First, while unlikely, it's possible that the process could be started anew before the first process has completed. To avoid clashes and keep the events and data straight, each report process has a unique report correlation number (
rcn) Each report is kept separate, even if multiple reports are being processed at the same time. This is not strictly necessary for this task since reports run once per week and are extremely unlikely to overlap. But it's a good practice to use correlation numbers to keep independent process flows independent.
check_report_status uses events from the vehicle picos to determine when it's done. But event delivery is not guaranteed. If one or more vehicle picos fail to produce a vehicle report, then no fleet report would be delivered to the owner. There are several tactics we could use:
- We could accept the failure and tell owners that sometimes reports will fail, possibly giving them or someone else the opportunity to intervene manually and regenerate the report.
- We can set a timeout and continue, generating a report with some missing vehicles.
- We can set a timeout and reissue events to vehicle picos that failed to respond. This is more complicated because in the event that the vehicle pico still fails to respond after some number of retries, we have to adopt the strategy of continuing without the data.

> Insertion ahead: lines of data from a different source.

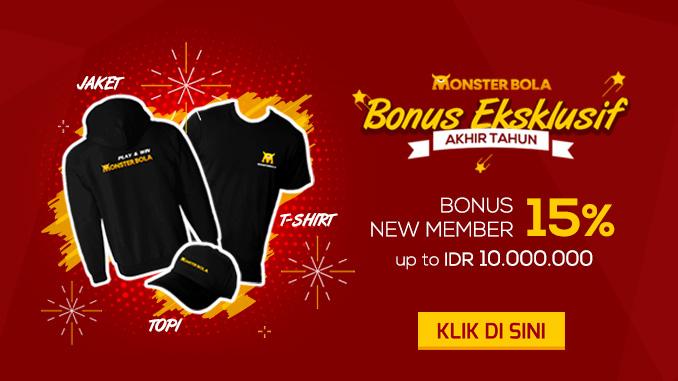 monsterbola welcome bonus
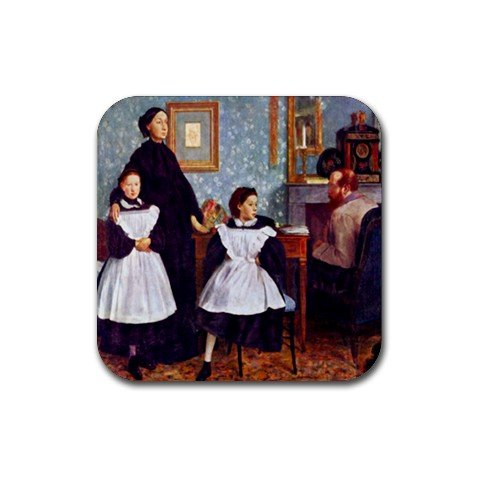 Portrait of the Bellelli Family By Edgar Degas Square Coasters - Set of 4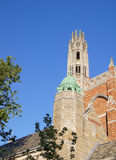 耶鲁大学法学院 库存图片
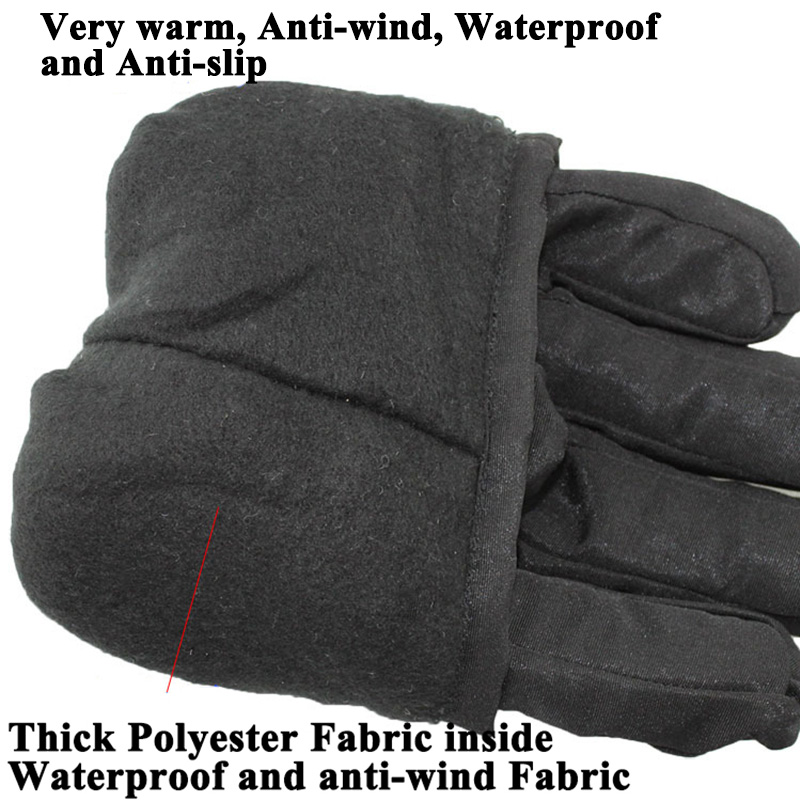 1 pair Full Finger Motorcycle Winter Warm Gloves E Bike Riding Skiing Men Women Sport Gloves Waterproof Anti wind Anti slip in Gloves from Automobiles Motorcycles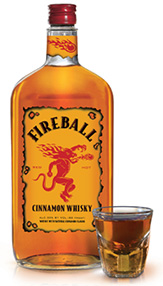 Fireball_Cinnamon_Whisky_Bottle_Shot.jpg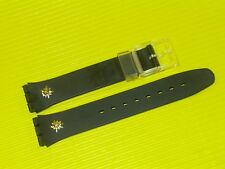 ORIGINAL Swatch BERGSTRÜSSLI GZ105 Armband 17mm  - NEU / NEW - Edelweiss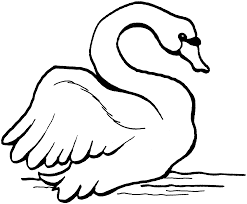 swan coloring pages swans coloring pages free coloring pages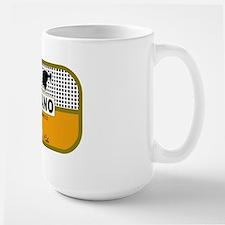 CUBANO el 100% Autentico Alternate Mug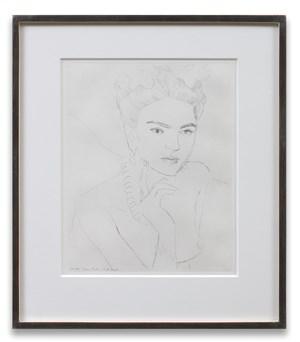 Frida by Elizabeth Peyton contemporary artwork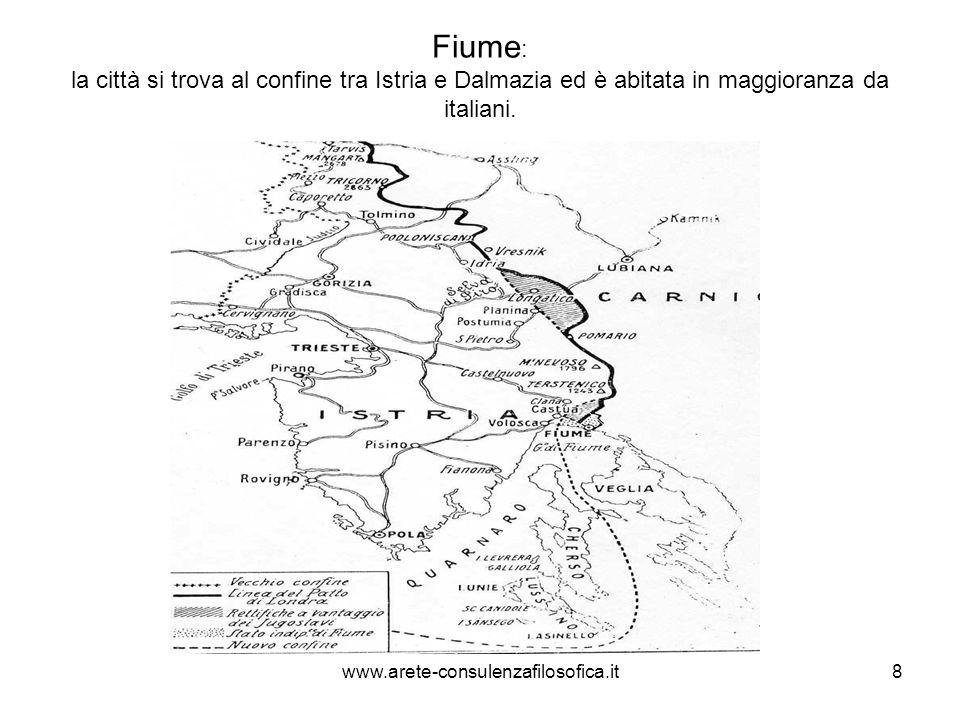 Fiume: la città si trova al confine tra Istria e Dalmazia ed è abitata in maggioranza da italiani.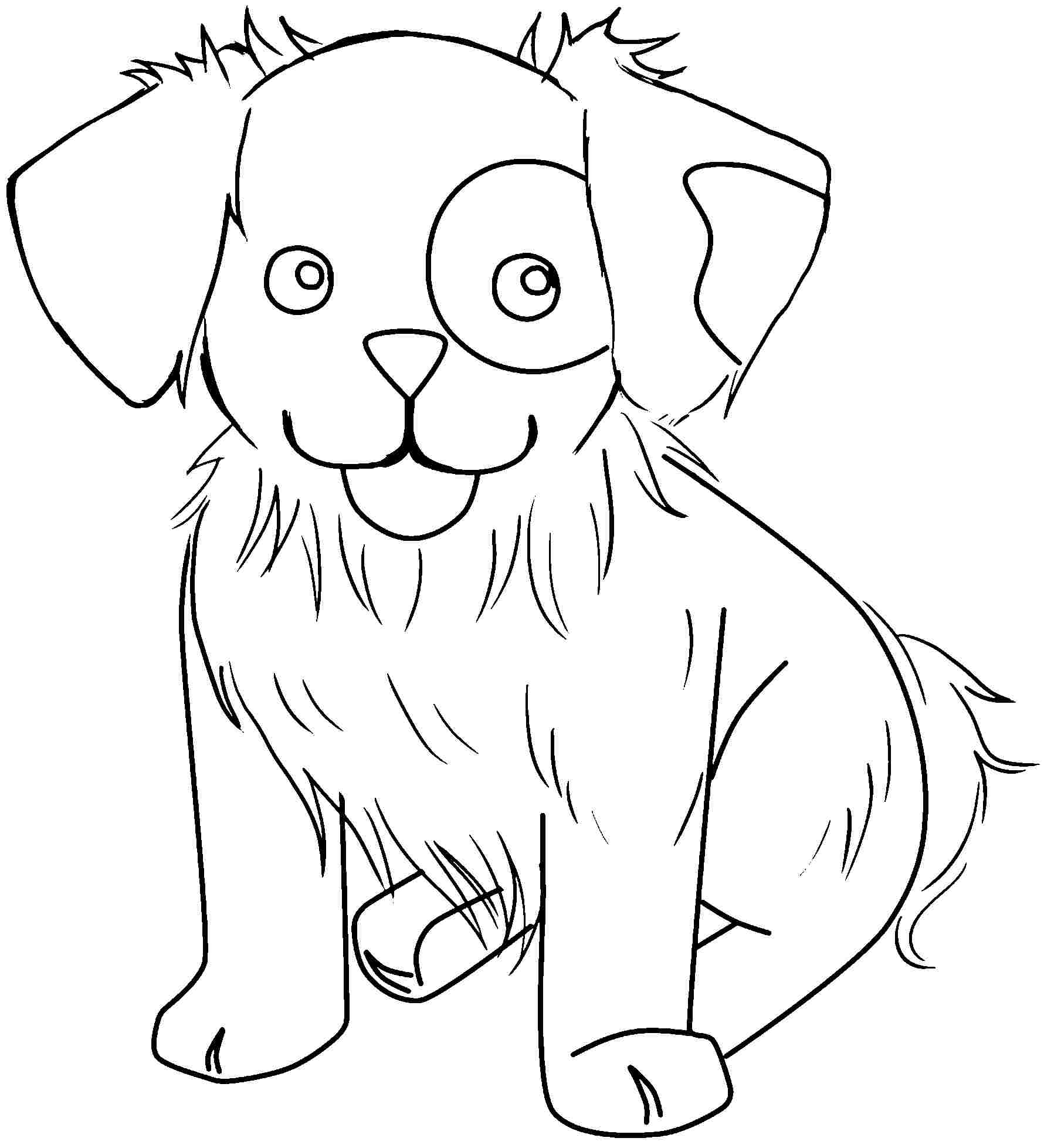 Opportunities to Print Animals Coloring Pages Download – Free ...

I adopted the second strategy. Picos have the ability to schedule events for some future time (either once or repeating). I chose 2 minutes as the time out period. That's plenty long enough for the vehicles to respond.
This idea of creating timeouts with scheduled events is very important. Unlike an operating system, picos don't have an internal timer tick. They only respond to events. So it's up to the programmer to determine when a timer tick is necessary and schedule one. While it's possible to use recurring scheduled events to create a regular, short-delay timer tick for a pico, I discourage it because its generally unnecessary and wastes processing power.
Using the scatter-gather pattern for generating reports adds some complexity over the synchronous solution. But that point is moot since the synchronous solution fails to work reliably. While more complicated, the scatter-gather solution is only a handful of additional rules and none of them are very long (142 additional lines of code in total). Each rule does a single, easy-to-understand task. Using the scatter-gather solution for generating reports increases the reliability of the report generating system at an acceptable cost.
The scatter-gather solution makes better use of resources since the fleet pico isn't sitting around waiting for all the vehicles to complete before it does other important tasks. The fleet pico is free to respond to other events that may come up while the vehicles are completing their reports.
The concurrent processing is done without locks of any kind. Because each pico is independent, they have no need of locks when operating concurrently. The fleet pico could receive events from multiple vehicles, but they are queued and handled in turn. Consequently, we don't need locks inside the pico either. Lockless concurrency is a property of Actor-model systems like picos.
In general, I'm pretty happy with how this works and it was fun to think about. Next time I'm faced with a similar problem, scatter-gather will be my first choice, not the one I use after the synchronous solution fails.
- I recommend Vaughn's book for anyone interested in picos. While the language/framework (Scala and Akka) is different, the concepts are all very similar. There's a lot of good information that can be directly applied to programming picos.